- **Task to complete**: Put each line of the rows below into a JSON list of strings, one string per line, skipping blank lines. Leave out the picture lines.

(Image-based spatial reasoning rows)
····················

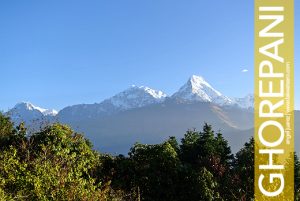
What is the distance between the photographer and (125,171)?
49562 mm

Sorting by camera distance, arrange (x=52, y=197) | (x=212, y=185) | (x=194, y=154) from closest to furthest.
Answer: (x=52, y=197), (x=212, y=185), (x=194, y=154)

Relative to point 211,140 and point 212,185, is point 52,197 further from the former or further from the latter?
point 211,140

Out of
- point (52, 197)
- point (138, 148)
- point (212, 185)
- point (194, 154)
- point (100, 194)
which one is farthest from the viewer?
point (194, 154)

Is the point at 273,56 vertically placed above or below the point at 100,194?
above

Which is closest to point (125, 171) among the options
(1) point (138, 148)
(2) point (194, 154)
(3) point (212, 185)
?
(1) point (138, 148)

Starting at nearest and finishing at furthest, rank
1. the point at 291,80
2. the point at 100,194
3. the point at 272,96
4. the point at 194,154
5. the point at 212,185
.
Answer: the point at 272,96
the point at 100,194
the point at 291,80
the point at 212,185
the point at 194,154

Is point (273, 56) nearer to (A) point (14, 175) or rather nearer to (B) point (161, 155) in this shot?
(A) point (14, 175)

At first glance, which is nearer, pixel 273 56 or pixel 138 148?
pixel 273 56

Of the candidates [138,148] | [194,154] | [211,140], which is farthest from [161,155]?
[211,140]

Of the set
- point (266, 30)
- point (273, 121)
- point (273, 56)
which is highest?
point (266, 30)

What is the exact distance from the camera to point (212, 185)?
4762 centimetres

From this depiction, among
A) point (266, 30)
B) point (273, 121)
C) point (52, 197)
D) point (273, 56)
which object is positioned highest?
point (266, 30)

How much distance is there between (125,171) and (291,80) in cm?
2512

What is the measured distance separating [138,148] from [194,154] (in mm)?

····················

- **Complete answer**:
[
  "What is the distance between the photographer and (125,171)?",
  "49562 mm",
  "Sorting by camera distance, arrange (x=52, y=197) | (x=212, y=185) | (x=194, y=154) from closest to furthest.",
  "Answer: (x=52, y=197), (x=212, y=185), (x=194, y=154)",
  "Relative to point 211,140 and point 212,185, is point 52,197 further from the former or further from the latter?",
  "point 211,140",
  "Out of",
  "- point (52, 197)",
  "- point (138, 148)",
  "- point (212, 185)",
  "- point (194, 154)",
  "- point (100, 194)",
  "which one is farthest from the viewer?",
  "point (194, 154)",
  "Is the point at 273,56 vertically placed above or below the point at 100,194?",
  "above",
  "Which is closest to point (125, 171) among the options",
  "(1) point (138, 148)",
  "(2) point (194, 154)",
  "(3) point (212, 185)",
  "?",
  "(1) point (138, 148)",
  "Starting at nearest and finishing at furthest, rank",
  "1. the point at 291,80",
  "2. the point at 100,194",
  "3. the point at 272,96",
  "4. the point at 194,154",
  "5. the point at 212,185",
  ".",
  "Answer: the point at 272,96",
  "the point at 100,194",
  "the point at 291,80",
  "the point at 212,185",
  "the point at 194,154",
  "Is point (273, 56) nearer to (A) point (14, 175) or rather nearer to (B) point (161, 155) in this shot?",
  "(A) point (14, 175)",
  "At first glance, which is nearer, pixel 273 56 or pixel 138 148?",
  "pixel 273 56",
  "Of the candidates [138,148] | [194,154] | [211,140], which is farthest from [161,155]?",
  "[211,140]",
  "Of the set",
  "- point (266, 30)",
  "- point (273, 121)",
  "- point (273, 56)",
  "which is highest?",
  "point (266, 30)",
  "What is the exact distance from the camera to point (212, 185)?",
  "4762 centimetres",
  "From this depiction, among",
  "A) point (266, 30)",
  "B) point (273, 121)",
  "C) point (52, 197)",
  "D) point (273, 56)",
  "which object is positioned highest?",
  "point (266, 30)",
  "How much distance is there between (125,171) and (291,80) in cm?",
  "2512",
  "What is the measured distance separating [138,148] from [194,154] (in mm)?"
]